Monday, October 13, 2008

The Fortune Cookie, A Chinese American Tradition

San Francisco’s Chinatown’s alleys to the Golden Gate Fortune Cookies Company, which has been making no less than 20,000 cookies a day for 45 years, said Kevin Chan, the nephew of the owner Franklin Yee.

This narrow and rather long shop located in Ross Alley employs three people who work from 8 a.m. to 9 p.m. every day of the week, making fortune cookies and wrapping them for special occasions, regular costumers and tourists.

Many people think that fortune cookies find their origin in China, but the reality is far from that. Indeed, according to the Fortune Cookie Co. Ltd., located in Britain, fortune cookies are the invention of the Chinese 49ers to make the life of those who worked on building the great American railways through the Sierra Nevada into California more colorful.

The Golden Gate Fortune Cookie Co. has passed on the tradition to two generations, said Chan.

The owners of the company would never tell their secret recipe for making the cookies, said Chan. However, the “good-luck cookies” are made of quite simple ingredients, such as eggs, flour, sugar, milk, butter and vanilla.

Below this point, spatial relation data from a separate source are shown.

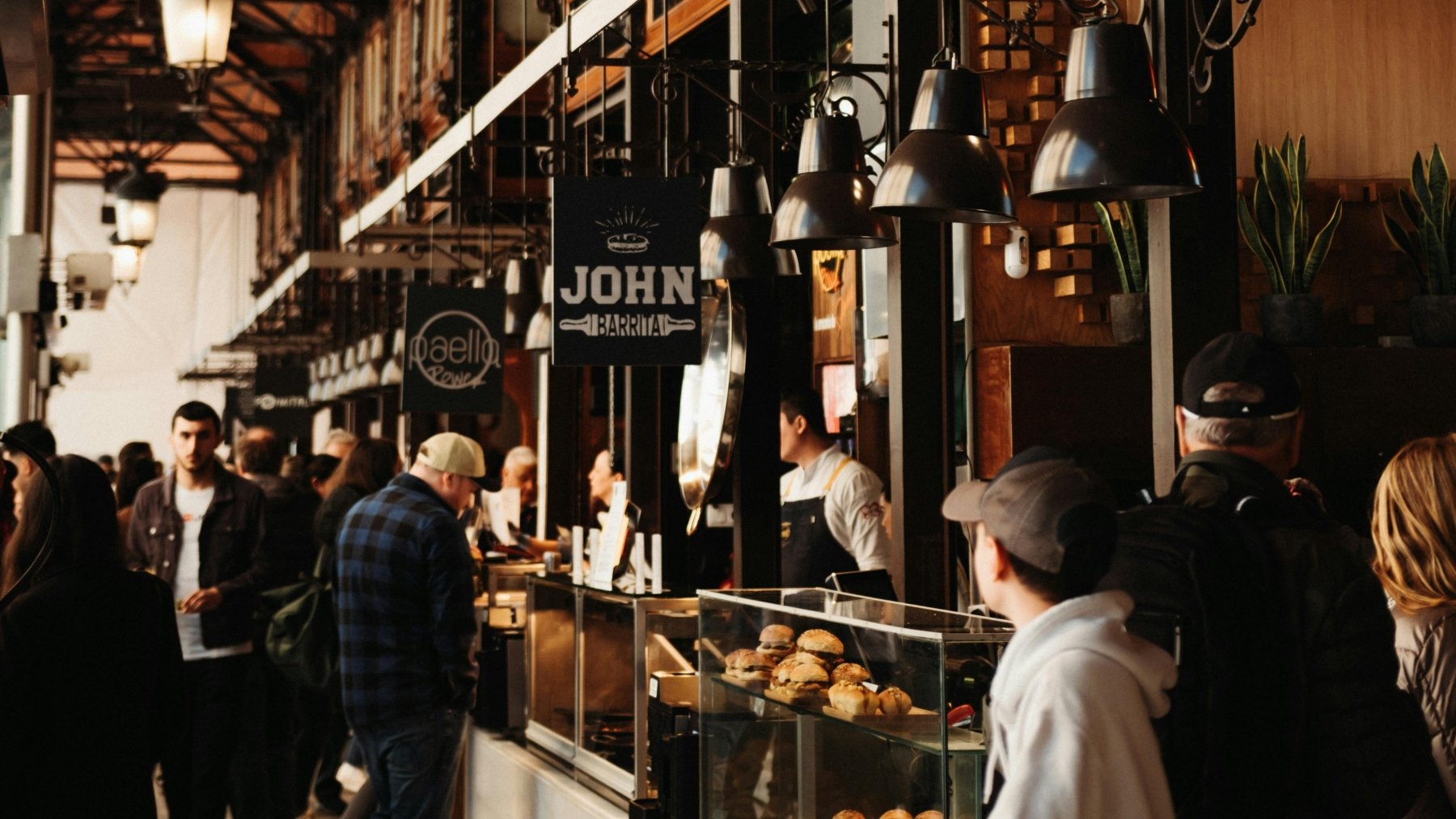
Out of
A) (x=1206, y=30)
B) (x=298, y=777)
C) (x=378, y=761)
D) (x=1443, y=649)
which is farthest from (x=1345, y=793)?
(x=298, y=777)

The secret mixture is put into a bucket that pours into a dispenser. Then the dough goes through a machine that doses the right amount of mixture for each cookie and deposits it on small round pans that spin around an axis. The cookies go around while baking and look like hosts used in catholic masses. Then someone picks them up while they are still hot to fold them while placing the so-important fortune inside.

Some of the round baked circles never get to be folded because the person in charge of that can’t go as fast as the machine that spins and bakes the secret paste. Those host-like cookies are then offered to tourists and customers, said Chan.

The shop offers a variety of cookies including regular fortune cookie, Big Almond ones, and flat chocolates. All of them are priced around $3.50 and $4.50 per bag of about 35 cookies, said Chan.

The factory, which opened in 1962, also bakes custom cookies on special orders beside their regular production. Those cookies are bought for weddings or parties but are also bought by companies that put advertising as fortune notes. The factory also produces French Adult cookies that contain “little spicy talking,” said Chan.

When entering the Golden Gate Fortune Cookie Co., people can smell the sweet scent of the cookies baking on the pans that fills the place with heat, hear the noise of the cooking machines, and customers and the owner chitchatting in Chinese.

Although the factory is not mentioned in most tourist guide books, tourists get to know the place through walking tours like the one that Susan and Betty Querengesser, who come from Canada, took. Betty Querengesser said it was “amazing to see how they make the cookies.” Her daughter, Susan Querengesser, said they wouldn’t have known about the factory if it weren’t for the walking tour.

Many tourists ignore the sign that says “Hello! If you take a picture please pay 50 cents. Thank you.” Chan said “it’s just as a tip.”

A tourist from Ontario, Canada, Terri Kalbfleisch, asked Chan: “You don’t burn your fingers”? “You tell me,” answered Chan, handing a cookie right off the pan to the lady. The cookies are in fact very hot and need to be malleable to be folded in the proper way.